▶ TAREAS POR COMPLETAR:
[A] Traduce al inglés la oración «Nadie les pregunta a ellos.» del texto sobre los migrantes en Marruecos.
[B] Retoma el texto sobre los migrantes en Marruecos y prosíguelo a continuación de su última oración.

▶ TEXTO MOSTRADO:
>>>

Luego visitaríamos a los del monte Gurugú, guiados por la ejemplar Inma Gala –delegada de Migraciones de Tánger–, entregando simplemente la dirección de la comunidad cristiana, por si necesitaban ayuda al huir. Una puerta más, abierta para los mojados.

Por la noche reflexioné sobre las causas de dicha población migrante y refugiada en tránsito o bloqueada en Marruecos. Son efecto de las políticas españolas, marroquís y europeas de control migratorio, donde las adversidades y los riesgos a los que se enfrentan rara vez se tienen en cuenta a la hora de diseñar políticas que les afectan directamente. Nadie les pregunta a ellos. Muchos hablan sobre ellos. Pocos “desde ellos”. Porque a ellos les niegan la palabra y los oyentes taponan sus propios oídos en función de intereses egoístas. Lo comprobé ‘in situ’, en las duras condiciones de vida en los asentamientos de Nador, el monte Gurugú y las montañas de Selouane, donde los migrantes se instalaban mientras intentaban reunir dinero o buscar una nueva oportunidad para pasar a Europa: con problemas alimentarios y sanitarios, vulnerabilidad creciente en las mujeres víctimas de redes de trata, hostigamiento de las fuerzas auxiliares marroquís, etc. No paraban de hablar. Querían ser escuchados.

<<<

▶ SECCIÓN DE DATOS:
>>>

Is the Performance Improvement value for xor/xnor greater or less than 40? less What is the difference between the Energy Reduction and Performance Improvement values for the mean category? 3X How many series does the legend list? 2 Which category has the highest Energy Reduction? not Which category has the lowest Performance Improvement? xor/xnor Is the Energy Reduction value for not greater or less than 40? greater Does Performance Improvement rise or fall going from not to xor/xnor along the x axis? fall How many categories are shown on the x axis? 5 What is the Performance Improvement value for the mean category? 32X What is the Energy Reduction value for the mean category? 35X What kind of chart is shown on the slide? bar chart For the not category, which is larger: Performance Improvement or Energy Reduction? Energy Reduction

<<<

▶ RESULTADOS DEL EJERCICIO:
[A] No one asks them.

[B]
Volvimos a Tánger. A la casa de Santiago Agrelo. Otras doce horas empapándonos de paisajes y caminantes. De ahí, a Ceuta. Visita al CITE, con buenas instalaciones, pero siempre en riesgo de desbordamiento. Estos días se ha evidenciado aún más: hablamos con algunos migrantes “deseando que la justicia y la libertad –como dos alas de una mariposa– se besaran”.También un encuentro con las religiosas Vedruna. Nos preocupaban los asentamientos de familias sirias en pleno centro de Ceuta (había muchos niños, el más pequeño, tan solo de unos 20 días; 18 mujeres –una anciana de 84 años y otra enferma de corazón–; y 31 varones adultos. Una situación humanitaria muy preocupante). Similar a la que sigue denunciando hoy día José Palazón.

Se hizo de noche. Regresé a Tánger. Entré en la capilla de los franciscanos para despedirme. Me quité las sandalias en una Iglesia católica dentro de un territorio musulmán. Como Moisés ante la zarza, me he descalzado los pies. Pero no sé por qué, sentía que lo que me había descalzado había sido el alma. Repase los días. Y descubrí que yo no acompañé al herido Adú, sino que fue él mismo quien movilizó mis pasos y mi alma para tocar su pierna destrozada, abrazarme a sus hombros y a su corazón. Yo fui quien se apoyó en él. No él en mí. Un buen final, ante el Señor, de un viaje entrañable. Con una casa abierta.

Cristo me había invitado a entrar. Santiago Agrelo hizo de portero amable.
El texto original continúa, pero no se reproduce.